Derbyshire County Cricket Club seasons
- Captain: Eddie Barlow
- County Championship: 14
- John Player League: 8
- Gillette Cup: Round 2
- Benson & Hedges Cup.: Runners-up
- Most runs: Alan Hill
- Most wickets: Eddie Barlow
- Most catches: Bob Taylor

= Derbyshire County Cricket Club in 1978 =

1978 season of an English cricket team

Derbyshire County Cricket Club in 1978 was the cricket season when the English club Derbyshire had been playing for one hundred and seven years. They reached the final of the Benson & Hedges Cup. In the County Championship, they won three matches to finish fourteenth in their seventy fourth season in the Championship.

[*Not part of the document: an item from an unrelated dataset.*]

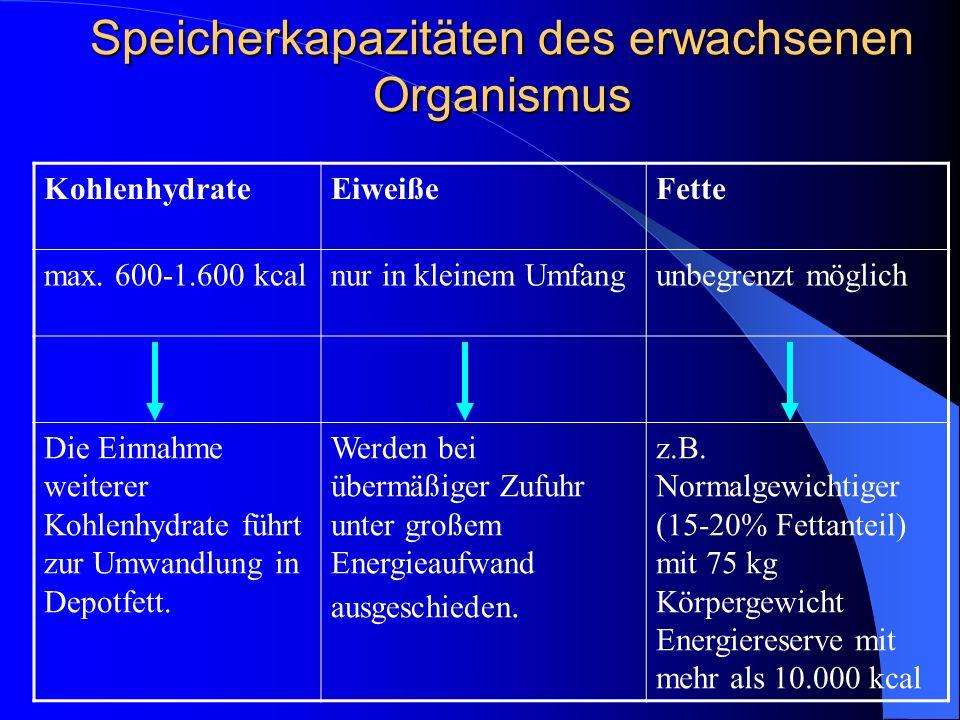 Speicherkapazitäten des erwachsenen Organismus KohlenhydrateEiweißeFette max. 600-1.600 kcalnur in kleinem Umfangunbegrenzt möglich Die Einnahme weite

They came eighth in the John Player League and did not progress beyond round 2 in the Gillette Cup.

==1978 season==

Derbyshire reached the final of the Benson and Hedges Cup, losing to Kent. They played twenty two matches in the County Championship, one against Cambridge University and one against the touring Pakistanis. They won three first class matches overall, all in the Championship. In the Sunday league Derbyshire won six of the first eight matches but then lost the remaining six that were played. They were knocked out in the second round of the Gillette Cup.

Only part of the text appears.